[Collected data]
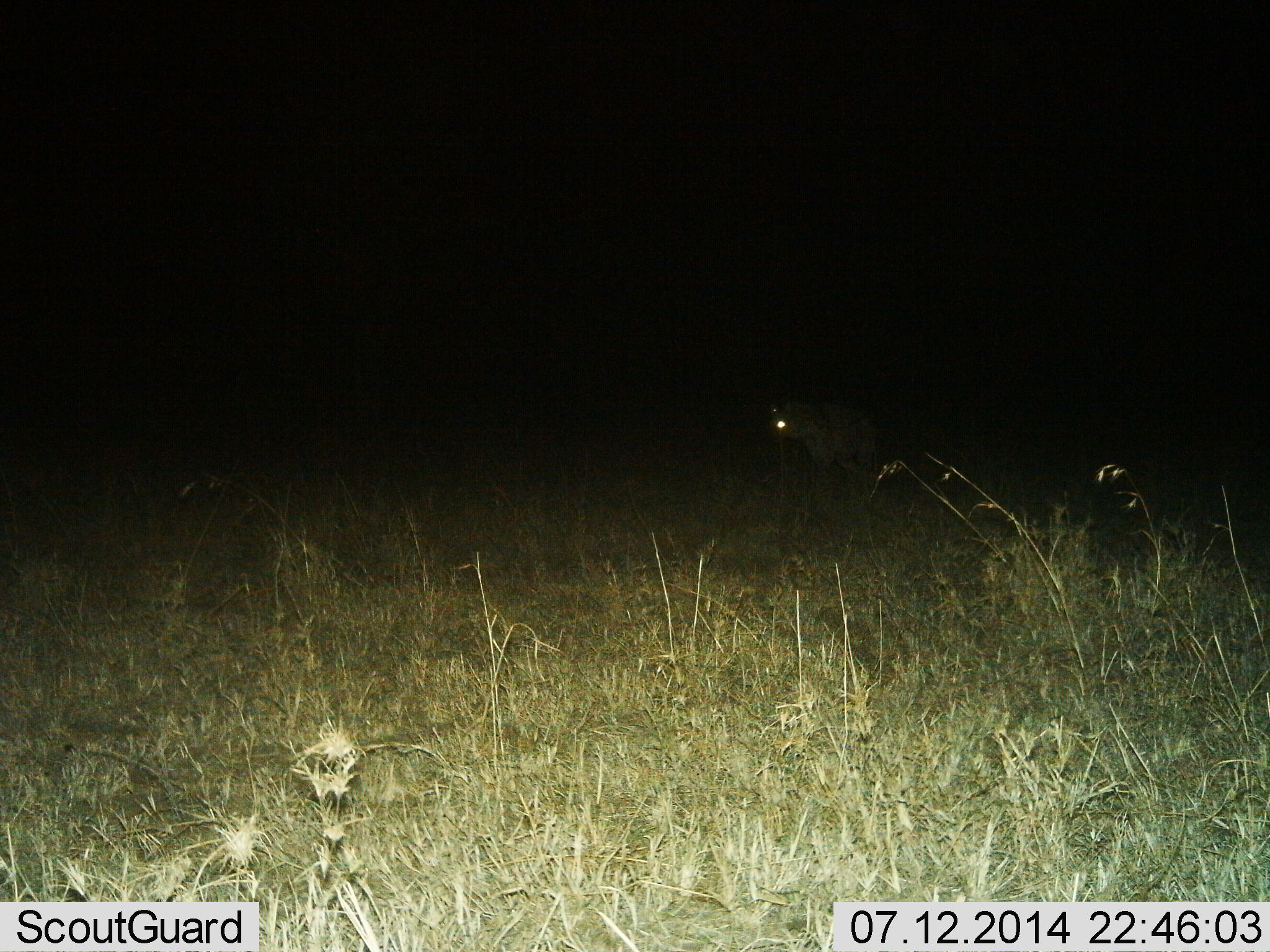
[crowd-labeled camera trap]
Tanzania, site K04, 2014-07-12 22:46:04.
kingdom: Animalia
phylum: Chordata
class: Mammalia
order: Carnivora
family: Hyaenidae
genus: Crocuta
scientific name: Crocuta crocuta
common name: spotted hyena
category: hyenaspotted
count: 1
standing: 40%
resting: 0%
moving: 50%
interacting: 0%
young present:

→ **ACTIVITY**
Could you transcribe all of the data exactly, keeping every picture out of the copy?

→ **OUTPUT**
[crowd-labeled camera trap]
Tanzania, site K04, 2014-07-12 22:46:04.
kingdom: Animalia
phylum: Chordata
class: Mammalia
order: Carnivora
family: Hyaenidae
genus: Crocuta
scientific name: Crocuta crocuta
common name: spotted hyena
category: hyenaspotted
count: 1
standing: 40%
resting: 0%
moving: 50%
interacting: 0%
young present:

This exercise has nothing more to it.